- **Task description**
Update the records below by swapping every "blonde hair" for "fair hair" and keeping everything else the same.

** begin **

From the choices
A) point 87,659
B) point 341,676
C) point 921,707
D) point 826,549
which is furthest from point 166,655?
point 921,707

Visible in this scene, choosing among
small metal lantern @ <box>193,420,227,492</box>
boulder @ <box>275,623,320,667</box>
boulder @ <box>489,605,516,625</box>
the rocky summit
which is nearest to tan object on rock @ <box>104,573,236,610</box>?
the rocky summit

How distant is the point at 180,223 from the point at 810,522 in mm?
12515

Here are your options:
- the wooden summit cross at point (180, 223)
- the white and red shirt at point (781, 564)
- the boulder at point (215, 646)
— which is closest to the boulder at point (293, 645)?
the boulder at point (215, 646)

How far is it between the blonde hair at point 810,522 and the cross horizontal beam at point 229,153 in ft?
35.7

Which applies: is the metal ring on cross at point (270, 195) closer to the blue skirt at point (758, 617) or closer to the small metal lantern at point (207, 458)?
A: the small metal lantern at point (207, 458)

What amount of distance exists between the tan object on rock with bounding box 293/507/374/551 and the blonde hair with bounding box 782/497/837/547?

** end **

- **Final result**
From the choices
A) point 87,659
B) point 341,676
C) point 921,707
D) point 826,549
which is furthest from point 166,655?
point 921,707

Visible in this scene, choosing among
small metal lantern @ <box>193,420,227,492</box>
boulder @ <box>275,623,320,667</box>
boulder @ <box>489,605,516,625</box>
the rocky summit
which is nearest to tan object on rock @ <box>104,573,236,610</box>?
the rocky summit

How distant is the point at 180,223 from the point at 810,522 in mm?
12515

Here are your options:
- the wooden summit cross at point (180, 223)
- the white and red shirt at point (781, 564)
- the boulder at point (215, 646)
— which is closest to the boulder at point (293, 645)?
the boulder at point (215, 646)

How far is it between the fair hair at point 810,522 and the cross horizontal beam at point 229,153 in ft?
35.7

Which applies: is the metal ring on cross at point (270, 195) closer to the blue skirt at point (758, 617) or closer to the small metal lantern at point (207, 458)?
A: the small metal lantern at point (207, 458)

What amount of distance exists between the tan object on rock with bounding box 293/507/374/551 and the fair hair with bounding box 782/497/837/547?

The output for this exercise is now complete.